Living in different countries over the course of your life sounds exciting – but it can create issues with your will and estate when you die and raise questions about which country's rules should apply. A recent court case – Rehman v Hamid - involving a woman who lived in Pakistan and England and created a will in both countries – is a classic example of the complications that can arise.
1942: Mrs Ali is born in Lahore, pre-partition India – now Pakistan
1965: Mrs Ali marries, moves to England and makes a will – the 1993 Will – sharing her estate between her Pakistan family and her husband's family.
2015: Mrs Ali's husband dies. Mrs Ali returns to Pakistan to live with her nephew.
2017: Mrs Ali makes a second will – the 2017 Will – leaving her estate to her great-nephew (not a beneficiary in the 1993 Will).
December 2017: Mrs Ali dies in Lahore, Pakistan.
The main issues in this case were (i) whether the 2017 Will was valid, and (ii) which country's courts should decide that question.
What was the English court asked to do?
The beneficiaries of the 1993 Will asked the English court to leave the decision-making about the validity of the 2017 Will to the Pakistan courts, on the basis that Mrs Ali was domiciled in Pakistan.
In deciding which country should 'take the lead', the English court applied seven criteria:
- What was the natural forum of the dispute i.e. which country is 'closer' to the dispute? In this case, the main asset under Mrs Ali's wills was a flat in England. The 1993 Will was made in England. It would be easier for an English court to apply English law.
- The ability of the litigants involved to understand the procedure: It was noted that certain aspects of English court procedure were difficult to understand. The court wasn't aware of any such difficulty with the procedure in Pakistan.
- Domicile of the deceased: Domicile is an important legal term in personal and family law. In this case the court had to asses two types of domicile:
- Domicile of origin: you acquire this at birth and in most cases it'll be the same as your parents. Mrs Ali was concluded to have a domicile of origin in Pakistan.

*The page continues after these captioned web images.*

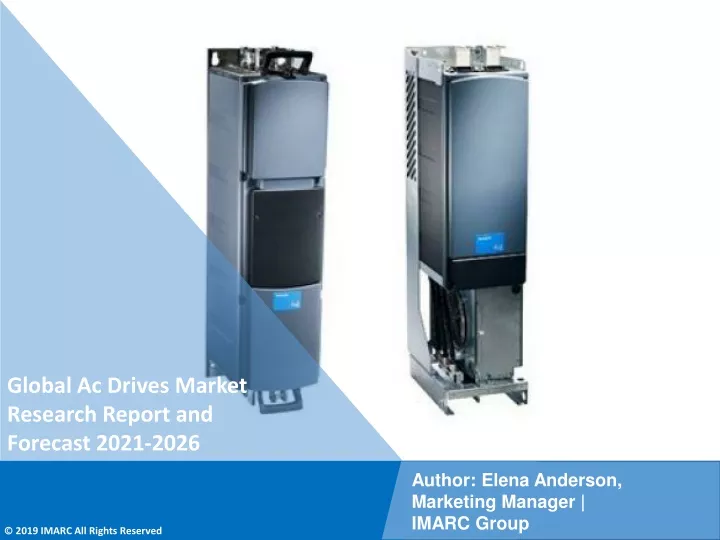 global ac drives market research report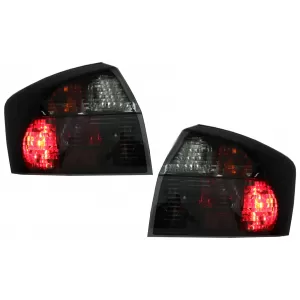 Rücklichter für Audi A4 B6 Limousine 01-04 Lichter Rauch-image-6077308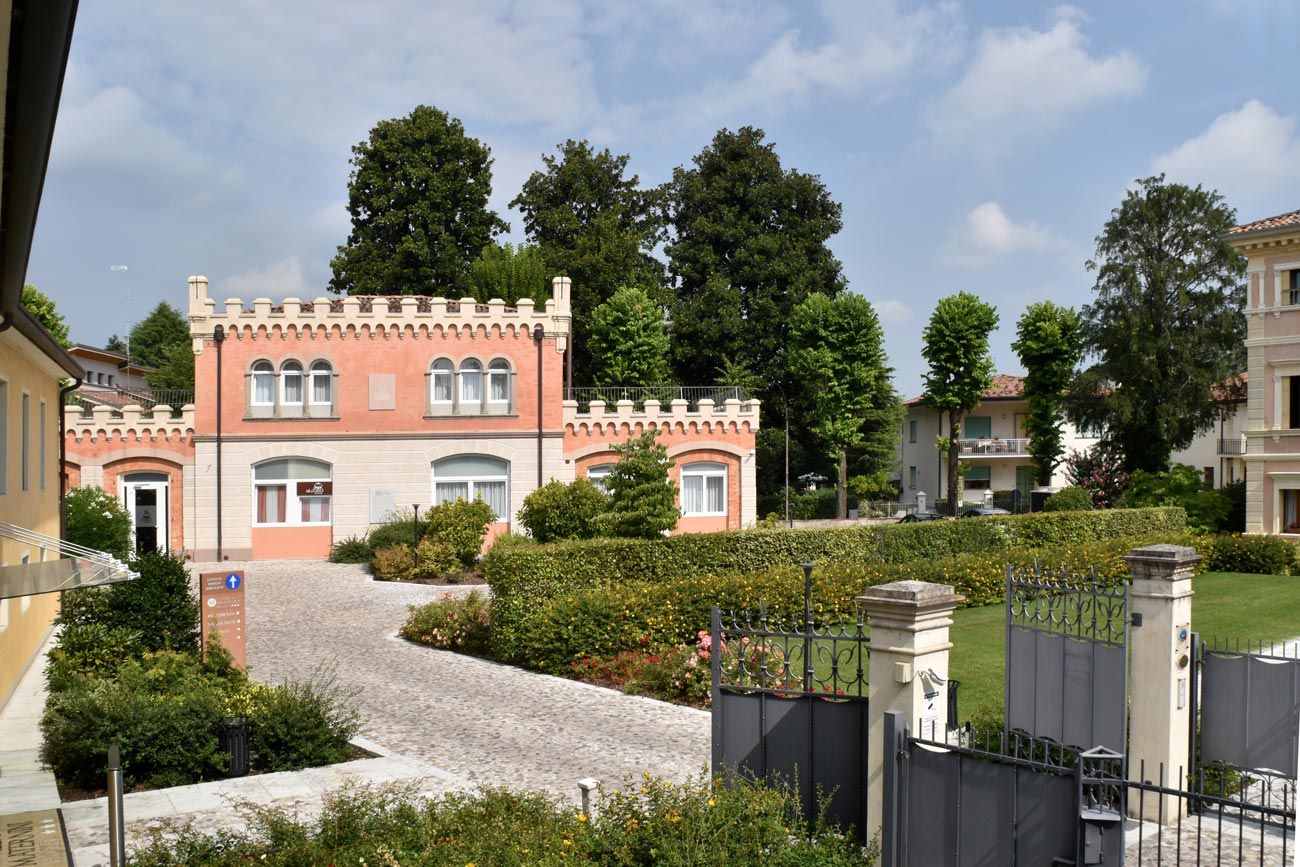 Hotel Villa Maternini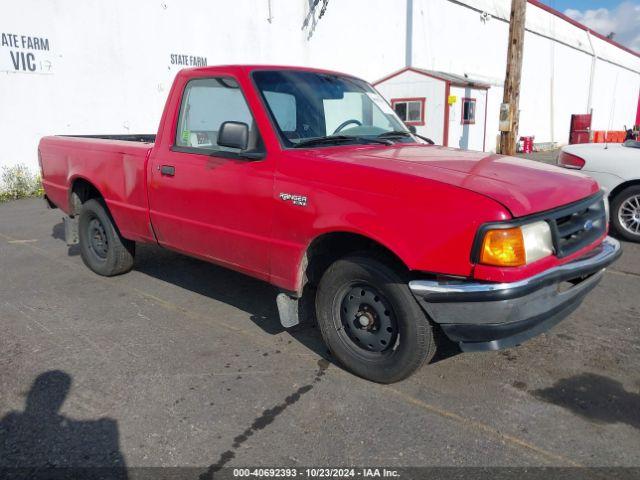  Salvage Ford Ranger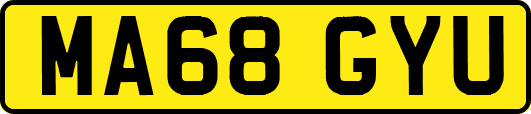 MA68GYU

- Domicile of choice: the court then considered if Mrs Ali had acquired a domicile of choice when she moved to England to live with her husband. Although she lived in England for over 40 years and was a British citizen, she retained her Pakistani citizenship- and returned to live in Pakistan. It was concluded that she did not obtain a domicile of choice in England.
- Mohammedan law: The legal arguments involved in the case included whether the will was valid under Mohammedan law. While this is a feature of Pakistani law, it can still be addressed in England.
- Connecting Factors: Of the 15 potential beneficiaries under Mrs Ali's wills, 12 lived in Pakistan and the remaining 3 (who lived in England) wished for the dispute to be resolved in Pakistan. More of the relevant parties in the case were based in Pakistan than England.
- Which court was first approached on the dispute? The case was raised first in Pakistan.
- How much would the proceedings cost in each country? Pakistan was considered to be less expensive for everyone involved.
On the basis of these seven factors, the English court decided to suspend legal proceedings in England – and left the decision about the validity of the 2017 Will to the Pakistan courts.
What should you think about when living/ moving abroad?
Cases like this are common, and unfortunately the laws of different countries don't always fit neatly together. Our own specialist cross-border lawyers have frequently acted in these types of disputes – and they can become complex and time-consuming.
That's why it's so important to take advice at an early stage - to avoid potential disputes further down the line.